EXERCISES TO COMPLETE:
A – Decide whether each statement below agrees with the article about the medical convoy to Syria. Answer yes or no for each, and quote the article's deciding words.
(i) The lorry set off from Chelsea and Westminster hospital on a Saturday.
(ii) The crowdfunding campaign raised less than £100,000.
(iii) At the border, the trucks will be handed over to the Independent Doctors Association.
B – Write out the part of the article about the medical convoy to Syria from "Dr Rola Hallam, a" to "over the target.".
C – Using the article about the medical convoy to Syria, answer each question in one line.
(i) In which city was Paul Conroy injured in 2012?
(ii) How many days will the convoy take to reach its destination?
(iii) In which town does the convoy meet another equipment-packed truck?

PASSAGE:
War photographer Paul Conroy has joined a convoy carrying much-needed medical equipment to the Syrian border for a new hospital in Aleppo - marking his first return to the region since the blast which nearly killed him.
In 2012 the photojournalist from Liverpool was badly injured in the Syrian city of Homs, alongside acclaimed war reporter Marie Colvin who was killed in the same blast, when the media centre they were in was shelled.
Departing from London's Chelsea and Westminster hospital on Saturday, a lorry carrying supplies headed for the war-torn country to build a new children's hospital in Aleppo - as the evacuation of thousands of civilians from east of the city continues.
Spending the years since the incident and death of his colleague recovering, of his first journey back, he said this is been his "first opportunity" to show "solidarity" and remind the Syrian people that "they're not forgotten".
He said: "A few years ago I was in Homs lying in the rubble next to my dead partner Marie Colvin and Remi Ochlik.
"We were taken to a hospital field clinic and the treatment I had - I had a toothbrush, a bottle of iodine and an office stapler to put my leg back together.
"That hasn't changed. Doctors and medics are some of the most hunted people in Syria."
The convoy has been set up by CanDo, The Syria Campaign, Doctors Under Fire and The Phoenix Foundation - and it will take six to seven days to reach their destination.
Organisers say it was the bombing of the last children's hospital in east Aleppo in November, forcing it to close, which prompted their "emergency response".
Dr Rola Hallam, a consultant anaesthetist at the Royal Free Hospital in London and founder of the CanDo campaign said seeing images of the deliberate targeting of the medical facility was a "devastating blow" to her and what prompted the campaign idea.
The 37-year-old British Syrian added: "These are war crimes which have been allowed to continue with impunity and I felt it was time that we, the people, took action."
In the 10 days since the launch of the crowdfunding campaign for the project called the People's Convoy, more than £155,000 has been raised to cover the cost of kitting out the new children's hospital.
Dr Hallam said the amount raised has been like a "ray of light and hope". She added: "This is a display of the best of humanity - 3000 people from around the world have clubbed together to not only raise the money needed to set up the hospital, but well over the target.
"I think this is such a strong message to Syrian civilians, their doctors and humanitarians, that they are not forgotten, they are seen, they are heard and people do care."
The convoy is set to travel through Europe, after meeting with another equipment-packed truck in Calais, France, before heading into Turkey, where, at the border the trucks will be handed over to the Syrian partners of the project - the Independent Doctors Association.
Quizzed on whether he is concerned about the dangers of the Syrian border, especially with an alleged million dollar bounty on his head, imposed by President Bashar Assad, Mr Conroy said he is not that worried.
"I look at what the people are going through (in Syria) - the risk I'm taking by going down there doesn't, it is far out weighed by their problems," he added.

DATA RECORDS:
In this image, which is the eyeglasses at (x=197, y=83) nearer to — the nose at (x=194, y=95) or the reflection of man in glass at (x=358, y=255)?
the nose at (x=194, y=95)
--
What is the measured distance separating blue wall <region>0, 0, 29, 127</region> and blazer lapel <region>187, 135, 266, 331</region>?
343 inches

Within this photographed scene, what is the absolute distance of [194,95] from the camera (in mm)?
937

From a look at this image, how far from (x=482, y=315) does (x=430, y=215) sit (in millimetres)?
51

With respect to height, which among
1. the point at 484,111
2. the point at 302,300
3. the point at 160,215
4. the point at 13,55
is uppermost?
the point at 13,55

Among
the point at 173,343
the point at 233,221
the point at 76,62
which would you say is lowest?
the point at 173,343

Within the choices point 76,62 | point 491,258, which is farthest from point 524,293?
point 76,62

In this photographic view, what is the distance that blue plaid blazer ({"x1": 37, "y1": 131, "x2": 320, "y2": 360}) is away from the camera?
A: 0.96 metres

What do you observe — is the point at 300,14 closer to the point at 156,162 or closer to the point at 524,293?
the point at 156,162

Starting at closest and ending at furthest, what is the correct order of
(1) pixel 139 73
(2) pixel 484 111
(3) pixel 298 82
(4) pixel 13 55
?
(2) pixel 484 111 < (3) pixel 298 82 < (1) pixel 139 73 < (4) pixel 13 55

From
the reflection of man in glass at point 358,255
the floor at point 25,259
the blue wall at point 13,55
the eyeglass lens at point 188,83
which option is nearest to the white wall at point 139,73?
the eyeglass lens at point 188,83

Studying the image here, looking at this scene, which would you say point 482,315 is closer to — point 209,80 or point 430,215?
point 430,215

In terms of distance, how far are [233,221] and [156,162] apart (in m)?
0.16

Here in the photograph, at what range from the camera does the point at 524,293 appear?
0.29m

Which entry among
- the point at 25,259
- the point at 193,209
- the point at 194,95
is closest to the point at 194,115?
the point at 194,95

WRITTEN RESPONSES:
A –
(i) Yes: "Departing from London's Chelsea and Westminster hospital on Saturday"
(ii) No: "more than £155,000 has been raised"
(iii) Yes: "at the border the trucks will be handed over to the Syrian partners of the project - the Independent Doctors Association"

B –
Dr Rola Hallam, a consultant anaesthetist at the Royal Free Hospital in London and founder of the CanDo campaign said seeing images of the deliberate targeting of the medical facility was a "devastating blow" to her and what prompted the campaign idea.
The 37-year-old British Syrian added: "These are war crimes which have been allowed to continue with impunity and I felt it was time that we, the people, took action."
In the 10 days since the launch of the crowdfunding campaign for the project called the People's Convoy, more than £155,000 has been raised to cover the cost of kitting out the new children's hospital.
Dr Hallam said the amount raised has been like a "ray of light and hope". She added: "This is a display of the best of humanity - 3000 people from around the world have clubbed together to not only raise the money needed to set up the hospital, but well over the target.

C –
(i) Homs
(ii) Six to seven days
(iii) Calais, France